Together we spent over a year talking to senior marketing and business executives about how they use technologies — overwhelmingly AI — that automate content creation and publication, as well as content organization, analysis and niches such as hyper-personalization and localization. We very quickly learned that automated content is hardly limited to marketing and advertising. It has massive implications for a variety of businesses and business verticals such as HR, legal, customer support and service, publishing and media industries, business intelligence, product and more.
Content Automation Opportunities
Our report contains a portfolio of detailed case studies on how businesses are leveraging content automation for a variety of needs and use cases. Consider this handful of examples:
Scale: AP went from creating 300 quarterly earnings reports to over 4,000 articles using Wordsmith software to turn company data into full articles.
Resource Allocation: Those AP writers who were formerly churning out template earnings reports can now dedicate their efforts to much more interesting and challenging work that requires more human skills, e.g., investigative reporting.
Production Automation: Wibbitz is a tool that can take the video production process down from 4 hours (using traditional video editing software) to a 10 second to 5-minute turnaround, generating a short video to accompany a blog post or article. The writer need only input text into the platform.
Customer Support: Not everyone thinks of chatbots as a form of automated content, but they are. They can handle routine customer inquiries and even pass cases back and forth to human agents when the need arises. The result is lower costs to the organization, alleviating tedium for human agents, and happier, swifter outcomes for customers.
The case examples go on and on. AI can sort and organize content, recognizing images and pictures and linking concepts, greatly increasing the efficacy of tools like a digital asset management system (DAM). Attorneys can find case law, legal precedents and even use AI to help craft contracts and arguments in court. Marketers are using AI to hyper-personalize content and offers. AI can analyze huge amounts of data, creating reports, recognizing trends and finding opportunities for business intelligence.

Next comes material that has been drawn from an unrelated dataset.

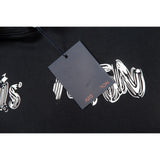 Autumn logo hooded print men's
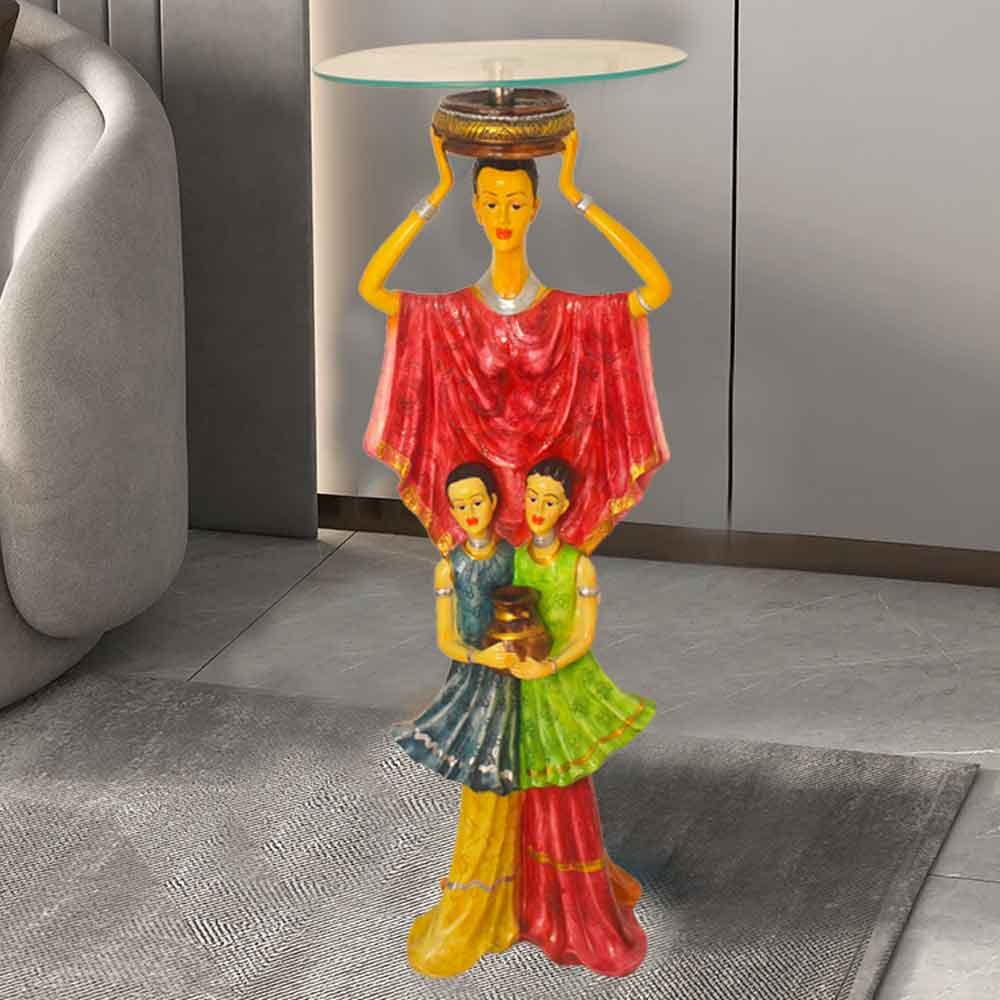 Handicraft Nigro Lady Corner Table for decoration of office 98 cm G86GX0003Y000TTSS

Read More: 2019’s Content Strategy Primer
Risks and Needs
Content automation doesn’t just happen. Organizations must clearly define needs and prepare carefully for the opportunities automation can provide. Herewith, a few considerations:
The first ingredient is data. Automation won’t be cost or time-efficient if there isn’t enough data to power the narrative. Even if a company is digitally focused, data is often dispersed, or it isn’t organized in a way that is ready to be used by an automated content system.

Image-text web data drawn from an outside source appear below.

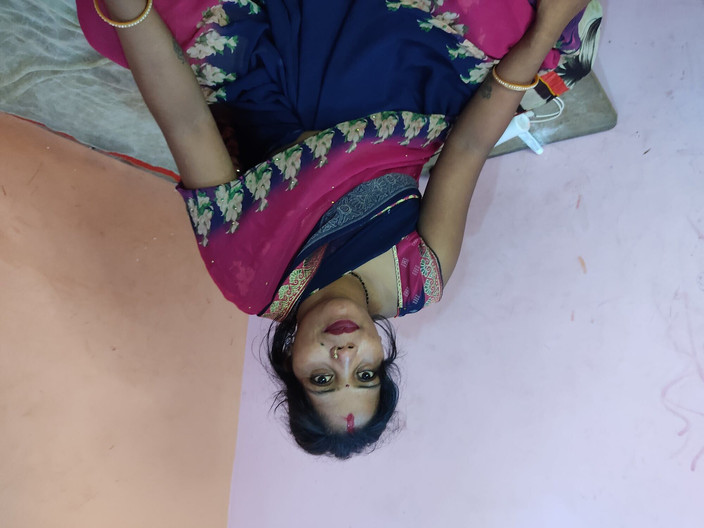 Mamta-Bhabhi-76xx: Stiefzus in alles, dorpstante kreeg alles binnen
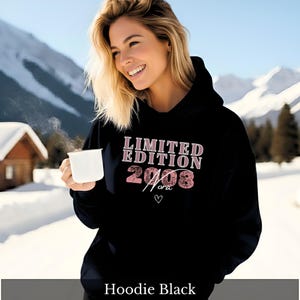 18th Birthday Hoodie – Gift for Daughter – Personalized Name and Year – Hooded Sweatshirt for Teenagers – Birthday Gift image 16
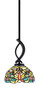 Toltec Lighting - 3901-MB-9905 - One Light Mini Pendant - Cavella - Matte Black
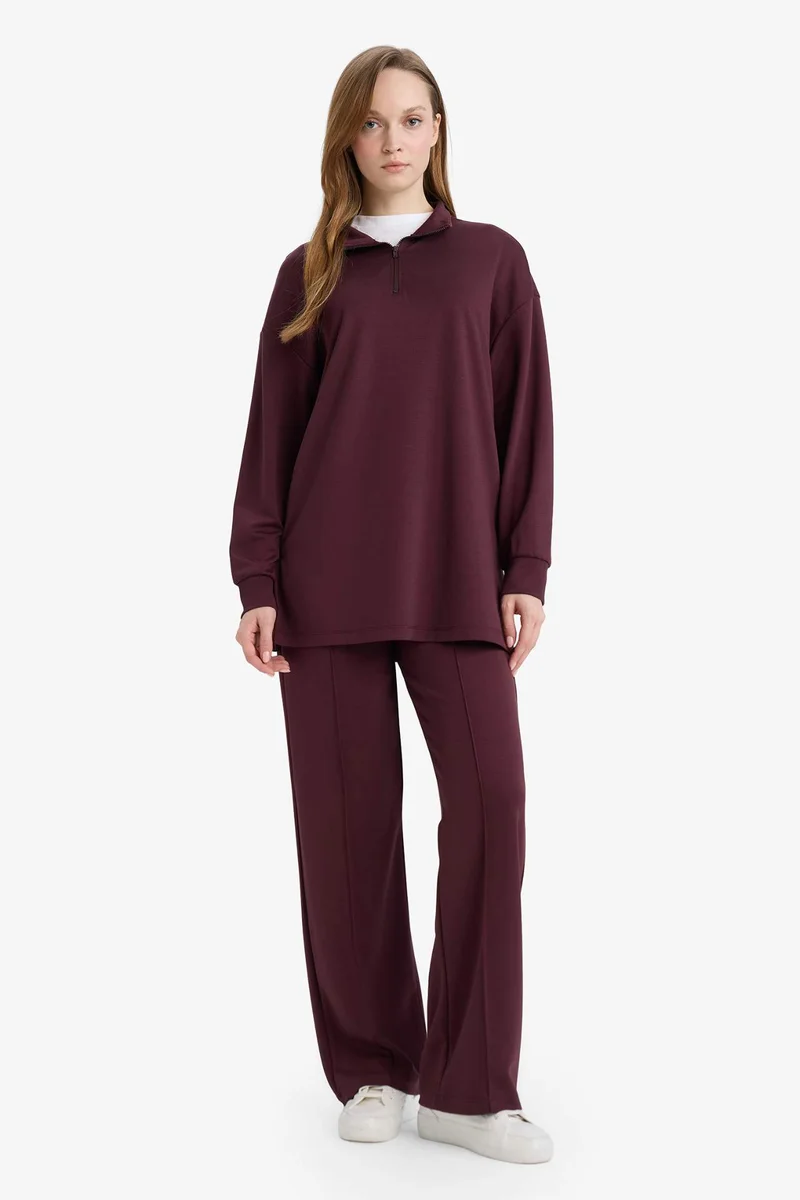 ديفاكتو Regular Fit Elastic Waist Sweatpants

Unstructured data still problematic. The data that goes into a system determines what comes out. It must be correctly formatted for this purpose.
The approach must be multi-disciplined. Automated content requires a variety of viewpoints to make sure content is on brand, aligned with communications strategy, is accurate and flows from available data and systems.
Transparency and data permissions are imperative. Organizations that use information customers and prospects don’t know they have can creep people out or even violate laws.
Automated content is still in its infancy, but we predict that over the next five years it will take hold, particularly in larger organizations that have already invested significantly in data, Marketing Automation systems or both. If that applies to your business, it’s time to start educating yourself about this new, but nascent, field.